Die Grosskonzerne und die Staatsbürokratie

Direktorin von Economiesuisse, die sich selber als Dachverband der Schweizer Wirtschaft etikettiert, ist mit Monika Rühl eine ehemalige Schlüsselfigur der Bundesverwaltung.

Sie war die persönliche Mitarbeiterin von Josef Deiss, der als Bundesrat zeitweise das Aussenpolitische, zeitweise das Volkswirtschaftsdepartement führte. Als persönliche Mitarbeiterin war Monika Rühl insbesondere auch für das persönliche Netzwerk «ihres» Bundesrats zuständig. Sie hatte also intensive Beziehungen zu sämtlichen Sparten der Bundesverwaltung aufzubauen und zu pflegen.

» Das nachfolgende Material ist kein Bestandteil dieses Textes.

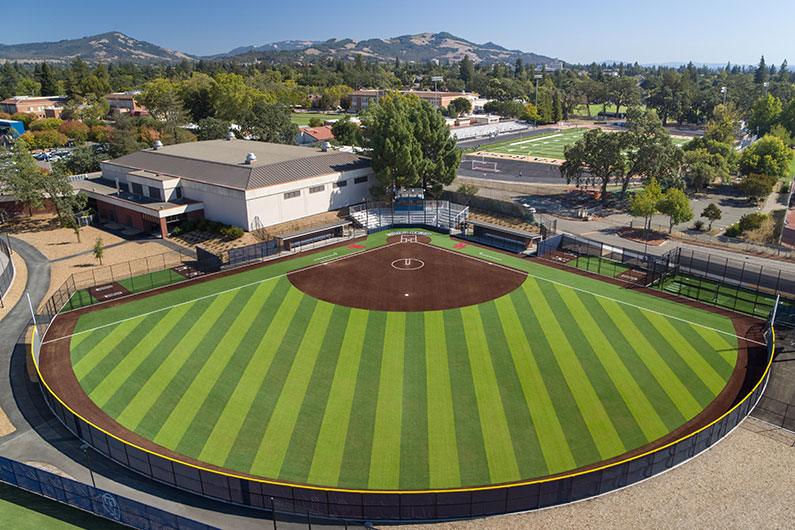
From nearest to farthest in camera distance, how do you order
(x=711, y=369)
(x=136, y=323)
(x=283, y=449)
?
(x=283, y=449)
(x=711, y=369)
(x=136, y=323)

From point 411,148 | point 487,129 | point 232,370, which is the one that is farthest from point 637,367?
point 487,129

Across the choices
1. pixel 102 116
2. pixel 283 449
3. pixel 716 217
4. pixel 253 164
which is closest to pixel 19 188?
pixel 253 164

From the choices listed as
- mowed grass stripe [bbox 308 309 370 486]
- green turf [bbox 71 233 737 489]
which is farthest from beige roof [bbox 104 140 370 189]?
mowed grass stripe [bbox 308 309 370 486]

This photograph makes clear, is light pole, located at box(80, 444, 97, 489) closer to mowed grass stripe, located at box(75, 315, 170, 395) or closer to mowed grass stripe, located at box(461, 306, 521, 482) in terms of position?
mowed grass stripe, located at box(75, 315, 170, 395)

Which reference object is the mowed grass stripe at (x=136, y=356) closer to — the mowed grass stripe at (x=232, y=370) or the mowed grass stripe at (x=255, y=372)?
the mowed grass stripe at (x=232, y=370)

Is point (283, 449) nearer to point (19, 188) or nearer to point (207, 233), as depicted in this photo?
point (207, 233)

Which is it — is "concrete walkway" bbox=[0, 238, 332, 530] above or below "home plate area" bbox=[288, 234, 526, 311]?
below
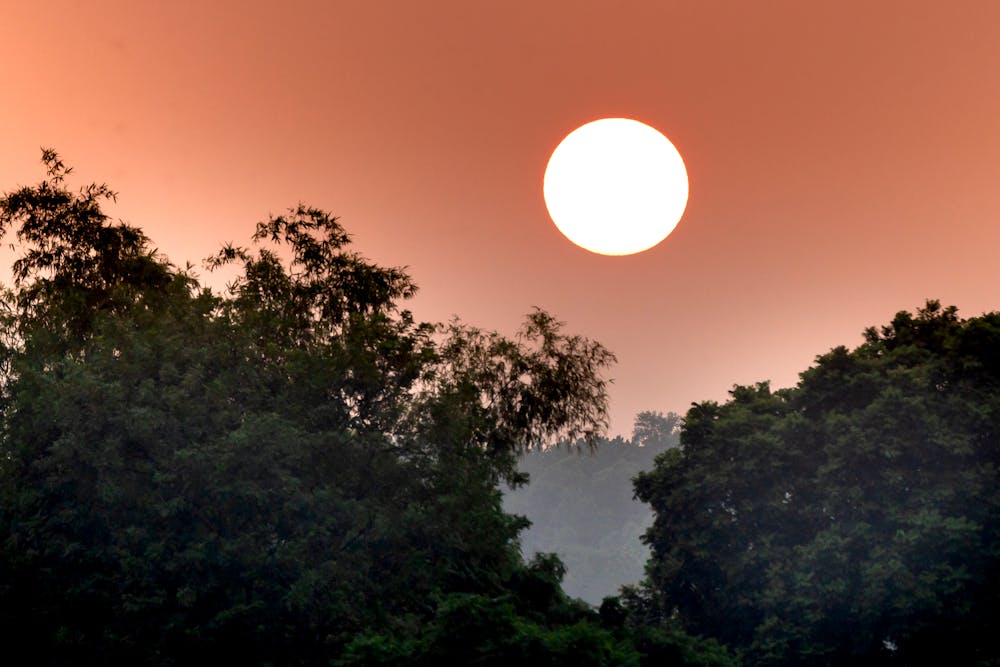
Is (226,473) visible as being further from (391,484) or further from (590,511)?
(590,511)

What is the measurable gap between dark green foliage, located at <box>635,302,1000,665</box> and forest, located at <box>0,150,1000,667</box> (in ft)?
0.31

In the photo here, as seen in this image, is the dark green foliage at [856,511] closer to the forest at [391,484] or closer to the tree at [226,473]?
the forest at [391,484]

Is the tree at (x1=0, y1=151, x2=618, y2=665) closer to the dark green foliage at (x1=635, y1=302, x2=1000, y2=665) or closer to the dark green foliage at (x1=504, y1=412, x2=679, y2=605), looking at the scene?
the dark green foliage at (x1=635, y1=302, x2=1000, y2=665)

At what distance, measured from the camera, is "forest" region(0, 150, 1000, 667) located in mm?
27359

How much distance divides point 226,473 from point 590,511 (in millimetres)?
169603

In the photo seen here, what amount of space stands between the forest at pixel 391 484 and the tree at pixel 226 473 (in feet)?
0.28

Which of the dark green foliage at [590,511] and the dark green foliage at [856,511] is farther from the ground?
the dark green foliage at [590,511]

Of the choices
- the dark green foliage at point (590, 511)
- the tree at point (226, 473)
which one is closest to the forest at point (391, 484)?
the tree at point (226, 473)

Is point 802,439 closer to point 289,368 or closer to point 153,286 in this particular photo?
point 289,368

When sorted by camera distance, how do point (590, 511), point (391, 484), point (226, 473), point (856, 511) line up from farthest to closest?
point (590, 511), point (856, 511), point (391, 484), point (226, 473)

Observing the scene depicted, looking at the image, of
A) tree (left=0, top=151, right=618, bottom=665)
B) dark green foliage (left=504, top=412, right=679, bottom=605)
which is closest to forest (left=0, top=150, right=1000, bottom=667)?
tree (left=0, top=151, right=618, bottom=665)

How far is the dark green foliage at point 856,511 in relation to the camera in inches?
1325

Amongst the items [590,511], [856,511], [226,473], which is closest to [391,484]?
[226,473]

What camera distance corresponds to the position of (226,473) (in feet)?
91.7
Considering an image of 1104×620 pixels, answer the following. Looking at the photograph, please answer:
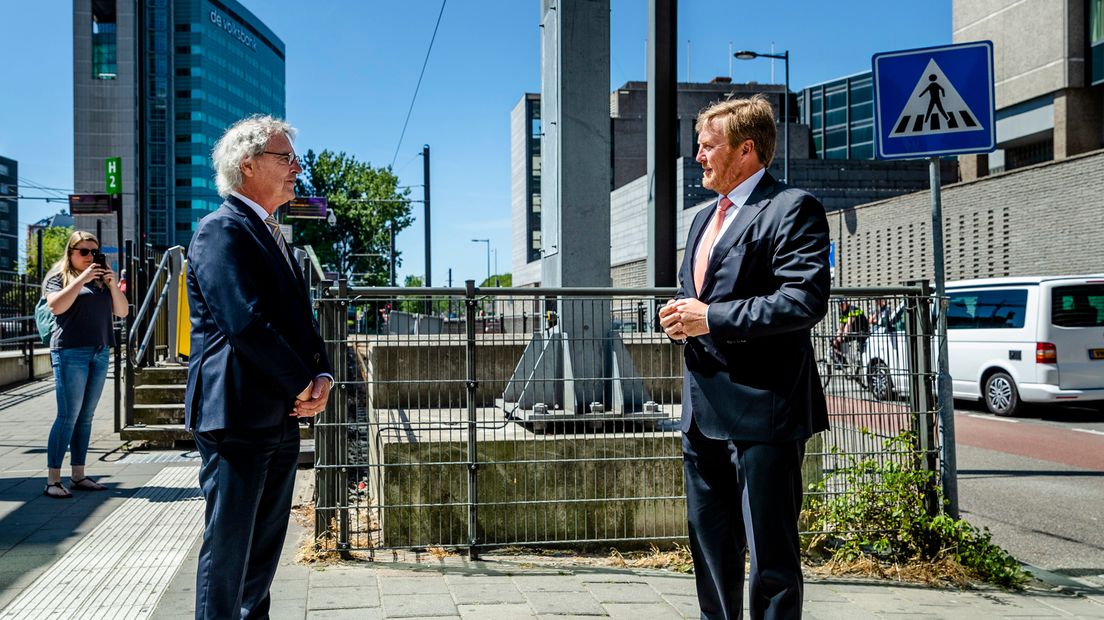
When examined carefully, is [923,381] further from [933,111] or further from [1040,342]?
[1040,342]

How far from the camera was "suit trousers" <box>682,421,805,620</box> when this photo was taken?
2918 mm

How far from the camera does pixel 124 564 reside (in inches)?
197

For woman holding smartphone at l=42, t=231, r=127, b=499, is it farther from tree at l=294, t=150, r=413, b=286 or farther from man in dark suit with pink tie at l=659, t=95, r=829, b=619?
tree at l=294, t=150, r=413, b=286

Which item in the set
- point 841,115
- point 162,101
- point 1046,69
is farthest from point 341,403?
point 162,101

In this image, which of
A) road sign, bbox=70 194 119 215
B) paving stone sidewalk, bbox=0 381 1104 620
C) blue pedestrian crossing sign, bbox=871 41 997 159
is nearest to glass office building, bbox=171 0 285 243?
road sign, bbox=70 194 119 215

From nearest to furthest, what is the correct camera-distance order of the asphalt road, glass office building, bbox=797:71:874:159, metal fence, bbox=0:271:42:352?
the asphalt road
metal fence, bbox=0:271:42:352
glass office building, bbox=797:71:874:159

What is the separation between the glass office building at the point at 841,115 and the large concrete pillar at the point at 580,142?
67663mm

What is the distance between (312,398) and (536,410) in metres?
2.19

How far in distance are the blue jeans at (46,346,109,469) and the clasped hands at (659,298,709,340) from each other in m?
5.14

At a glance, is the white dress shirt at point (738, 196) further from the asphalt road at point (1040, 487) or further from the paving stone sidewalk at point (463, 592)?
the asphalt road at point (1040, 487)

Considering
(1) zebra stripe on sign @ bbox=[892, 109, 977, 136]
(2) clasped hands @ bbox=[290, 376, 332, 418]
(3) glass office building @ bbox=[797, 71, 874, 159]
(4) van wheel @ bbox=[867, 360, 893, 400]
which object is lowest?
(4) van wheel @ bbox=[867, 360, 893, 400]

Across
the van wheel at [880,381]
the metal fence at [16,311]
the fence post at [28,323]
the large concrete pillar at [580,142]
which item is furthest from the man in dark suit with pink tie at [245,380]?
the fence post at [28,323]

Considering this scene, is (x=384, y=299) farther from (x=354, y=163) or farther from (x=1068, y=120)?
(x=354, y=163)

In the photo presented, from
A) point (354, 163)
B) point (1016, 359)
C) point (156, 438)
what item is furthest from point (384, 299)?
point (354, 163)
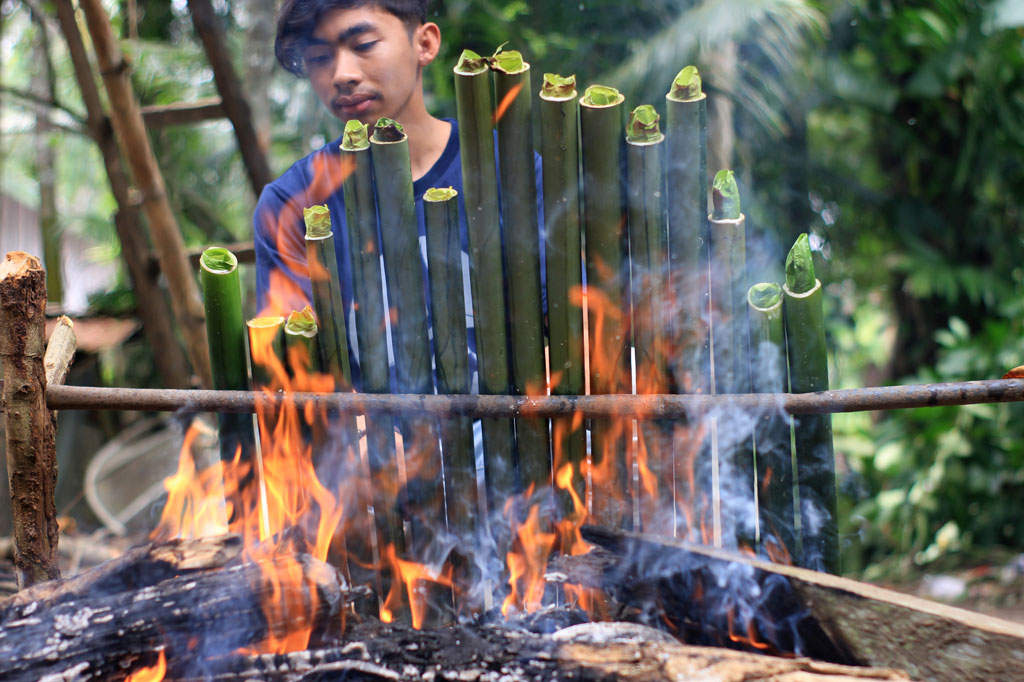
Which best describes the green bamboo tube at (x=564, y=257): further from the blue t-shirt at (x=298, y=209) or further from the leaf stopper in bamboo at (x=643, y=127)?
the blue t-shirt at (x=298, y=209)

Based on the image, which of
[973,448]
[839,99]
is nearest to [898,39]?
[839,99]

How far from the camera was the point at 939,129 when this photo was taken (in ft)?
19.4

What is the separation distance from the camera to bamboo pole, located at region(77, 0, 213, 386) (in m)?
3.41

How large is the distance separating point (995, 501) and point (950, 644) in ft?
12.2

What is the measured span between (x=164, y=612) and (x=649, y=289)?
129 centimetres

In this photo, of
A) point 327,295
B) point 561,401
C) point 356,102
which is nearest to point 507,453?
point 561,401

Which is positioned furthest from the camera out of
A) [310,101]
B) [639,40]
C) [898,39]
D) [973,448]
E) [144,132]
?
[310,101]

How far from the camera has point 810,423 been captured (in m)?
1.90

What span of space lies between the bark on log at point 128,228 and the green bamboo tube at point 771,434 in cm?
323

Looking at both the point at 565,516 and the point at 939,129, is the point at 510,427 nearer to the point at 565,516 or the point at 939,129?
the point at 565,516

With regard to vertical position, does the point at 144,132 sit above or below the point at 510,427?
above

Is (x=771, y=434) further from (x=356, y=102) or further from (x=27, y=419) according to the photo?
(x=27, y=419)

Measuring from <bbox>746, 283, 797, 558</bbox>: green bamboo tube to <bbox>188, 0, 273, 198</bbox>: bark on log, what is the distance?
9.75 feet

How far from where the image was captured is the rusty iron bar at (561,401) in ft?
5.83
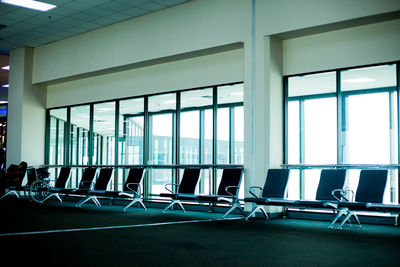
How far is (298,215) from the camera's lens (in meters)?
8.44

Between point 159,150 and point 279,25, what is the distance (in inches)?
168

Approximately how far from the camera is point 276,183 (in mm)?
8109

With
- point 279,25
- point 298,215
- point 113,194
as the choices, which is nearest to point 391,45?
point 279,25

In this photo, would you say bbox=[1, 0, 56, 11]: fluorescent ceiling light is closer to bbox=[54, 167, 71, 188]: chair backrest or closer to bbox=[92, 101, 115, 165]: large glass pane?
bbox=[92, 101, 115, 165]: large glass pane

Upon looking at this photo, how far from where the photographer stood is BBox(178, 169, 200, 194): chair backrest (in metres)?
9.38

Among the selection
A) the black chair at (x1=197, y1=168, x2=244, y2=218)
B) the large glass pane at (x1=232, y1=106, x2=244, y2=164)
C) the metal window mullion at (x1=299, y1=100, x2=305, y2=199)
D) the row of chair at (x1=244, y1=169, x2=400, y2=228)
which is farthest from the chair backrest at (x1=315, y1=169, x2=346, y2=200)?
the large glass pane at (x1=232, y1=106, x2=244, y2=164)

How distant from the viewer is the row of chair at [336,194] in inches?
263

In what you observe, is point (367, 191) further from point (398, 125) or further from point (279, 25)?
point (279, 25)

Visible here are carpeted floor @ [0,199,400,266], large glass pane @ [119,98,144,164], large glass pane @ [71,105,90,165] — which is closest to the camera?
carpeted floor @ [0,199,400,266]

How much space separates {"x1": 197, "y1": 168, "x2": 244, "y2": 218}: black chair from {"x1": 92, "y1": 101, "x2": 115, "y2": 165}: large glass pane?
446cm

Gleiche Aufgabe hat sie jetzt für Economiesuisse übernommen.

Bankiervereinigung

Jörg Gasser war als Spitzenfunktionär der Bundesverwaltung so eine Art «rechte Hand» von Bundesrätin Eveline Widmer-Schlumpf, als diese – sich Befehlen aus den USA willfährig unterwerfend – die Liquidation des Bankkundengeheimnisses rigoros durchsetzte. Damit wurde die anhaltende Erosion des Finanzplatzes Schweiz eingeleitet, ablesbar am seither stattfindenden Aderlass bezüglich in der Schweiz verwalteter Vermögen aus aller Welt.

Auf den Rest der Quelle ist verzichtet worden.